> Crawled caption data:
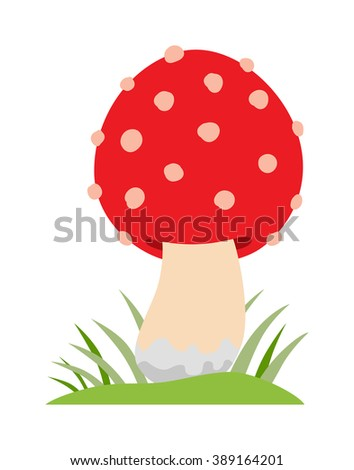 Amanita poisonous mushroom, isolated vector amanita on white background. Amanita mushroom, Amanita muscaria. Red amanita muscaria isolated on white background. - stock vector
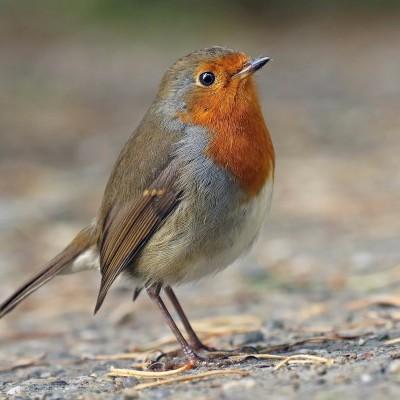 Pisco de Peito Ruivo | Chamamento de Aves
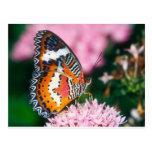 mariposa roja del lacewing de las mariposas tarjeta postal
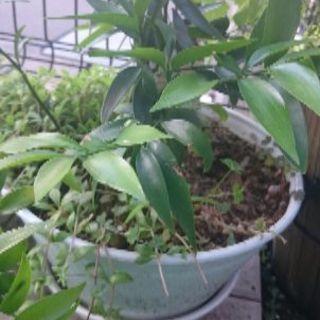 観葉植物 ナギ ご神木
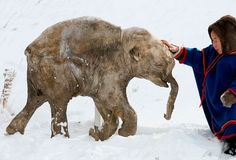 ceb9b015240 Frozen baby Woolly Mammoth. Carbon dating puts this wonder at 42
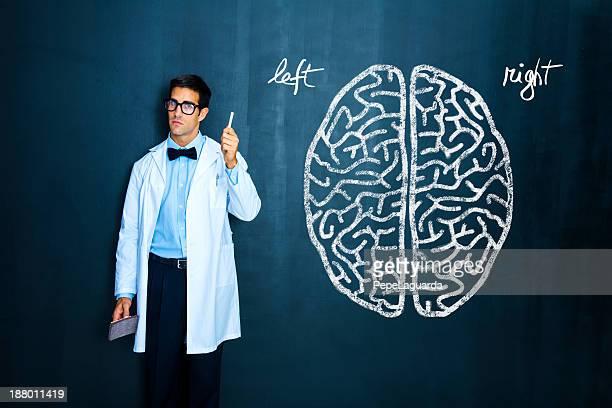 Teacher explaining human brain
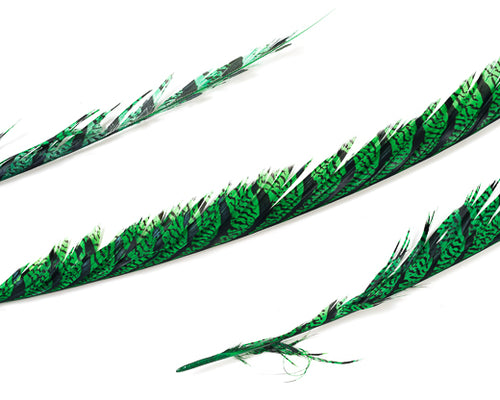 Emerald Zebra Pheasant Feathers 30 inches up, per 5 pieces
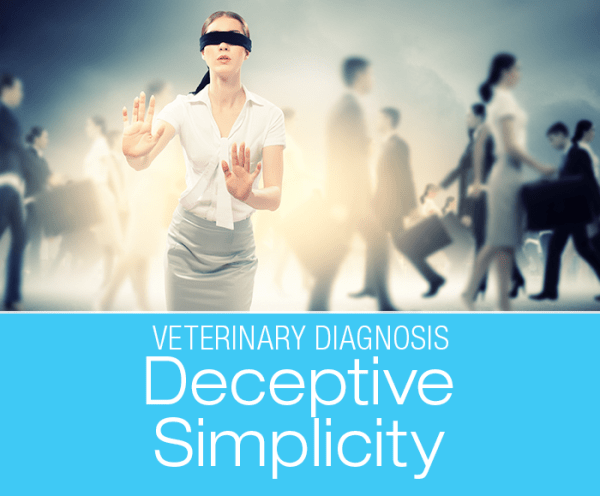 What Is the Diagnosis: Medical Terms That Sound Like A Diagnosis But Really Are Not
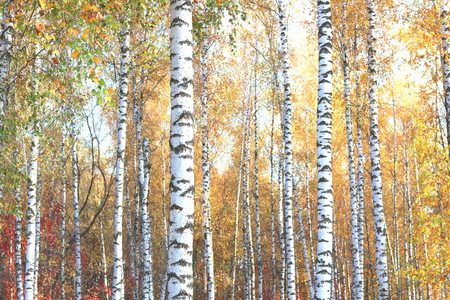 Beautiful scene with birches in yellow autumn birch forest in October among other birches in birch grove 免版税图像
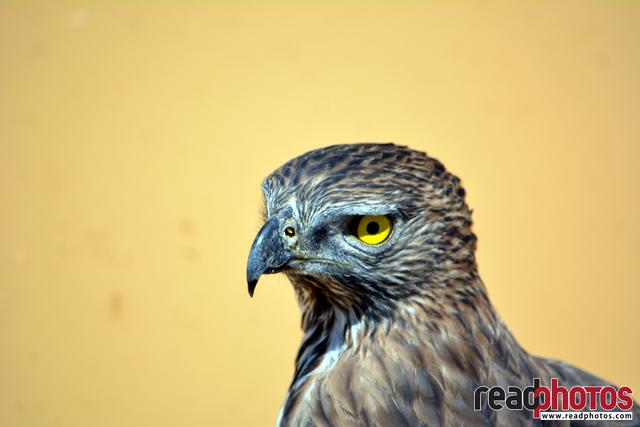 Eagle eye, Sri Lanka  - Read Photos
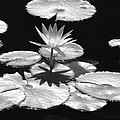 Infrared - Water Lily 02 by Pamela Critchlow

> Your instructions:
Please repeat the data verbatim and leave the pictures out of your copy.

> Reply to the exercise:
 Amanita poisonous mushroom, isolated vector amanita on white background. Amanita mushroom, Amanita muscaria. Red amanita muscaria isolated on white background. - stock vector
 Pisco de Peito Ruivo | Chamamento de Aves
 mariposa roja del lacewing de las mariposas tarjeta postal
 観葉植物 ナギ ご神木
 ceb9b015240 Frozen baby Woolly Mammoth. Carbon dating puts this wonder at 42
 Teacher explaining human brain
 Emerald Zebra Pheasant Feathers 30 inches up, per 5 pieces
 What Is the Diagnosis: Medical Terms That Sound Like A Diagnosis But Really Are Not
 Beautiful scene with birches in yellow autumn birch forest in October among other birches in birch grove 免版税图像
 Eagle eye, Sri Lanka  - Read Photos
 Infrared - Water Lily 02 by Pamela Critchlow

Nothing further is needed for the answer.